Recuerdo que hace años, a propósito de una oposición a cátedra, un influyentísimo y extraordinario colega iusfilósofo recientemente jubilado y maestro de tantos en España y Latinoamérica, escribía, a propósito de quien había obtenido finalmente la cátedra, que su obra se dejaba resumir en dos tesis: «la paz es preferible a la guerra» y «el legislador debe respetar el contenido esencial de los derechos fundamentales». La segunda proposición, añadía quien comentaba el desenlace del concurso, es «la interpretación literal
de un artículo de la Constitución española que dice exactamente eso».

Que el recorrido que emprendía Carmen Calvo para llegar a ser jurista de (algún) prestigio iba a ser muy complicado lo sabían quienes allá por 1987 juzgaron su tesis doctoral de título «El derecho de enmienda en la producción de la ley»: en aquel contexto —y en el actual— no otorgar la máxima calificación al trabajo era —y es— suficientemente elocuente. Poco tiempo después, en tan solo cuatro años, la Doctora Calvo fue nombrada profesora titular de Derecho Constitucional en la misma Universidad de Córdoba ¿Qué méritos había
contraído que, a juicio de la comisión juzgadora, le acreditaban para acceder a ese cuerpo funcionarial de profesores de universidad?

Hasta esta misma semana miles de profesores españoles se las han visto y deseado para completar los datos que exige un programa informático en el que hacer constar los méritos académicos que permitan otorgar un sexenio de investigación y así poder cobrar un complemento salarial que varía entre los 120 y los 180 euros mensuales en función de la categoría del profesor. En estos últimos días hay centros en España que se han declarado incapaces de ayudar a los profesores a superar dicho calvario informático y burocrático. «¿Me has citado últimamente?» se oye decir por los pasillos de las Facultades de Derecho. Cosa parecida ocurre cuando se trata de evaluar la trayectoria investigadora y docente para poder obtener la acreditación al cuerpo de profesores contratados doctores, titulares o catedráticos (ahora mismo en pleno proceso de ser reformado y en período de consultas) y así poder presentarse a concursos de acceso a esas plazas.

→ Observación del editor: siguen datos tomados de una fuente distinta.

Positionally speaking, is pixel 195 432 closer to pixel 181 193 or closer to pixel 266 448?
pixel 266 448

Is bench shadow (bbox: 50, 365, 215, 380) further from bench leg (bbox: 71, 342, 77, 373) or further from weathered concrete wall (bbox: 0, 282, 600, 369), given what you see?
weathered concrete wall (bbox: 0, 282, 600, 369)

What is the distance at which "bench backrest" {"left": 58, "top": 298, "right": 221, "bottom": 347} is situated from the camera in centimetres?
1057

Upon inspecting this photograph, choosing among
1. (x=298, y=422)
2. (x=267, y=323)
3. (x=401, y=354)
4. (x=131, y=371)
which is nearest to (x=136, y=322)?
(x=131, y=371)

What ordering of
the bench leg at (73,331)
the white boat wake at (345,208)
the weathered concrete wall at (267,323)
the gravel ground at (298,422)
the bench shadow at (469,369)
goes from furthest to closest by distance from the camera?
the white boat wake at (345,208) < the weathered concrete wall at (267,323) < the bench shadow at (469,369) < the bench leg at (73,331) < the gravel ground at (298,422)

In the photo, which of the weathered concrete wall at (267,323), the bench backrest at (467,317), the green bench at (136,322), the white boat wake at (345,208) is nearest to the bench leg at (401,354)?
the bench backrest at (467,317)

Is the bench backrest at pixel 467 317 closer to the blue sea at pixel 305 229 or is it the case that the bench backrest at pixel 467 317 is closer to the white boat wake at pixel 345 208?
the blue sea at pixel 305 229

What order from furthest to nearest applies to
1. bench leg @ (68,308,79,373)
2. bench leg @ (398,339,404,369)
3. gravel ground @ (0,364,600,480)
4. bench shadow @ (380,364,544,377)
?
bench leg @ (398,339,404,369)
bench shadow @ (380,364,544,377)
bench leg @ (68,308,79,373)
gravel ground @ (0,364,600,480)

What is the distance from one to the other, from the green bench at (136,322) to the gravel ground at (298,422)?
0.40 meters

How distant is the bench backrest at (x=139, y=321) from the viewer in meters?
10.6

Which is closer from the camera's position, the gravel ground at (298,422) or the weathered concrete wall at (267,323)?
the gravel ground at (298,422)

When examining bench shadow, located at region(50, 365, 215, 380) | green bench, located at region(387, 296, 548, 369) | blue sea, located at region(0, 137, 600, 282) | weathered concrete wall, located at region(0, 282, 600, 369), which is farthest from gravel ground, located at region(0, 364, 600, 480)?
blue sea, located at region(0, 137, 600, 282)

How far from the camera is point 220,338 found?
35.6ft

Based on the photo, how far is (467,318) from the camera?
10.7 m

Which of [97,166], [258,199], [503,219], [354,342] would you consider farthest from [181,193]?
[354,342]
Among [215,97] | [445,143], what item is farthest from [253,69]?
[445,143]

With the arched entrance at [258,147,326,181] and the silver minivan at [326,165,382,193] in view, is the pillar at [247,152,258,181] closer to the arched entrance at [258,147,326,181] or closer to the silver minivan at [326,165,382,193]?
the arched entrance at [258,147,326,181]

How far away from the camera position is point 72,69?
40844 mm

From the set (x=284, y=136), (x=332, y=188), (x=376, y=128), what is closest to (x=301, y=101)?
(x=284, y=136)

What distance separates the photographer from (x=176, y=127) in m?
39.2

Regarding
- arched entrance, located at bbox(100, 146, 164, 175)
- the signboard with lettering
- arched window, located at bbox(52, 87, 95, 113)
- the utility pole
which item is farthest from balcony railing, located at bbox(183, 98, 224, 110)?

Las métricas son diversas y discutibles, aunque el carácter controvertible de esas evaluaciones va por barrios. En Derecho, y en otras ciencias sociales, la comunidad académica cuenta con una baremación mucho menos objetivable que en las disciplinas científicas. Así y todo, hay casos claros y sangrantes, por arriba y por abajo. Que el microbiólogo Francisco Juan Martínez Mojica no fuera catedrático cuando la comunidad científica ya sabía, y el público en general poco después, lo decisivo de sus contribuciones al desarrollo de la técnica CRISPR de edición genética, o que todavía hoy no lo sea Félix Ovejero sencillamente clama al cielo.

En la base de datos Dialnet, uno de los mayores portales bibliográficos de referencia de la literatura científica en español, no se refleja apenas nada publicado académicamente por la Doctora Calvo en esos cuatro años que
mediaron desde la obtención de su doctorado hasta la titularidad: dos contribuciones a sendos libros colectivos (La mujer y la Constitución como contrato político social y La mujer en España) que suman 46 páginas. Su
tesis no consta que fuera publicada, lo cual es un indicio también elocuente de su calidad y relevancia. En el buscador Google académico que recoge las citas que ha merecido lo que un académico haya publicado, tan sólo aparece la de un artículo aparecido en una revista literaria en 1999. Desde 1992 su producción científica es escasísima y de nulo impacto. En su mayoría se trata de breves presentaciones o prólogos, artículos de opinión en revistas vinculadas al PSOE o de carácter generalista, evocaciones de su pasado como bachiller en un instituto de Cabra… Solo ha codirigido una tesis doctoral.

En estos últimos días hay centros en España que se han declarado incapaces de ayudar a los profesores a superar dicho calvario informático y burocrático.


De Carmen Calvo no se conoce ninguna contribución o idea que haya merecido ninguna atención en la doctrina del Derecho Público en España; ningún dictamen o informe de relevancia; se conocen ocurrencias, patinazos
semánticos y una pléyade de lugares comunes y mantras ideológicos que le han granjeado simpatías o antipatías, filias y fobias políticas y una evidente rentabilidad medida en cargos públicos: consejera de la Junta de Andalucía, diputada, ministra y vicepresidenta del Gobierno. Se conoce su deslealtad apenas disimulada y su cobardía cuando tocó oponerse, en serio, a la aprobación de la llamada «ley trans», y si fuera por criterios científicos mínimos, modestos su flagrante embuste a propósito de la constitucionalidad de la amnistía —no un cambio de opinión, como solventemente ha documentado el periodista radiofónico Carlos Alsina— estaría completamente desacreditada como perita jurídica. Le ha valido, eso sí, ser presidenta del Consejo de Estado. Ahí es nada.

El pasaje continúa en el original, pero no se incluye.